Les parties ont été régulièrement averties du jour de l'audience.

Le président de la formation de jugement a dispensé la rapporteure publique, sur sa proposition, de prononcer des conclusions à l'audience.

Ont été entendus au cours de l'audience publique :

- le rapport de M. Aebischer, magistrat désigné ;

- les observations de Mme B, représentant la CAF de La Réunion.

Considérant ce qui suit :

1. Par sa requête déposée le 3 février 2022, Mme A, allocataire de la CAF de La Réunion, demandait au tribunal, suite au rejet implicite de sa réclamation du 13 octobre 2021, de mettre en évidence à son tour, comme l'ont déjà fait les services de police et la justice pénale, l'erreur d'identité flagrante ayant conduit la CAF des Bouches-du-Rhône, en 2012, à mettre à sa charge un indu d'allocation de logement fixé à 8 302,83 euros, cette prétendue créance ayant ensuite été transférée à la CAF de La Réunion, et de constater le caractère injustifié dudit indu et des retenues sur prestations pratiquées à son encontre. En conséquence, elle sollicitait le prononcé d'une injonction tendant à ce que sa situation soit enfin régularisée par les CAF et à ce que les sommes indûment prélevées lui soient restituées. Elle concluait en outre à la condamnation de " la CAF " à l'indemniser à hauteur de 3 500 euros. Une régularisation ayant été opérée postérieurement à l'introduction de la requête, Mme A déclare, par ses dernières écritures, se désister de ses conclusions principales, mais maintenir ses conclusions indemnitaires, outre ses conclusions tendant au remboursement des frais exposés pour sa requête.

Sur les conclusions tendant à la régularisation de la situation :

2. Le désistement d'instance exprimé sur ce point par la requérante, qui a obtenu la restitution d'une somme de 6 751,35 euros, est pur et simple. Il y a lieu d'en donner acte.

Sur les conclusions indemnitaires :

3. Par sa demande en dommages et intérêts, Mme A, met en cause de manière imprécise " l'administration " ou " la CAF ", ne permettant pas de déterminer si c'est la responsabilité de la CAF des Bouches-du-Rhône ou celle de la CAF de La Réunion qui est concrètement recherchée. En tout état de cause, il ne résulte pas de l'instruction que le contentieux ait été lié par une demande indemnitaire préalablement soumise à l'une ou l'autre des CAF concernées par l'indu et le retard de régularisation litigieux.
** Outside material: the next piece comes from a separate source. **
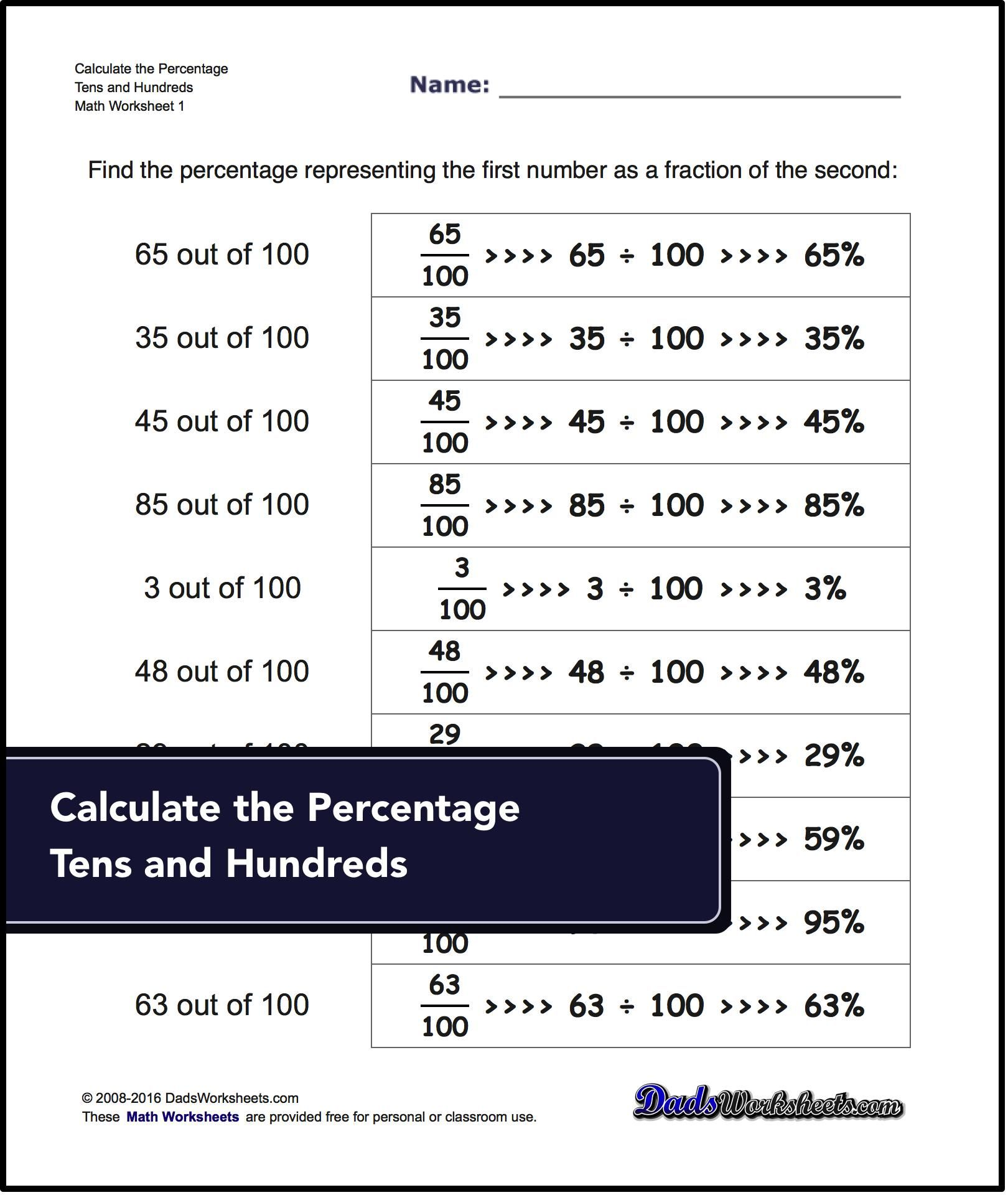 Check This Out Free Math Worksheets For Percentages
Dès lors, les conclusions indemnitaires doivent être rejetées comme irrecevables.

Sur les frais liés au litige :

4. Il y a lieu, dans les circonstances de l'espèce, de faire application des dispositions de l'article L. 761-1 du code de justice administrative et de condamner solidairement la CAF des Bouches-du-Rhône et la CAF de La Réunion à verser à l'avocat de Mme A une somme de 1 200 euros au titre des frais exposés, sous réserve de renonciation à l'indemnité d'aide juridictionnelle.

DECIDE :

Article 1er : Il est donné acte du désistement de Mme A à l'égard de ses conclusions tendant au prononcé d'une injonction de régularisation.
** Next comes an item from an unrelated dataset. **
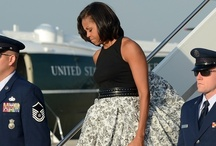 First Lady Chic / by Tiia Richardson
Article 2 : Les conclusions indemnitaires sont rejetées.

Article 3 : La caisse d'allocations familiales des Bouches-du-Rhône et la caisse d'allocations familiales de La Réunion sont solidairement condamnées à verser à Me Rogliano, avocat de Mme A, une somme de 1 200 euros au titre de l'article L. 761-1 du code de justice administrative, sous réserve de renonciation à l'indemnité d'aide juridictionnelle.

Article 4 : Le présent jugement sera notifié à Mme C A, à la caisse d'allocations familiales des Bouches-du-Rhône et à la caisse d'allocations familiales de La Réunion.

Rendu public par mise à disposition au greffe le 25 mai 2023.

Le magistrat désigné,

M.-A. AEBISCHER

La greffière,

S. BALOUKJY

La République mande et ordonne au préfet de La Réunion en ce qui le concerne ou à tous commissaires de justice à ce requis en ce qui concerne les voies de droit commun contre les parties privées, de pourvoir à l'exécution de la présente décision.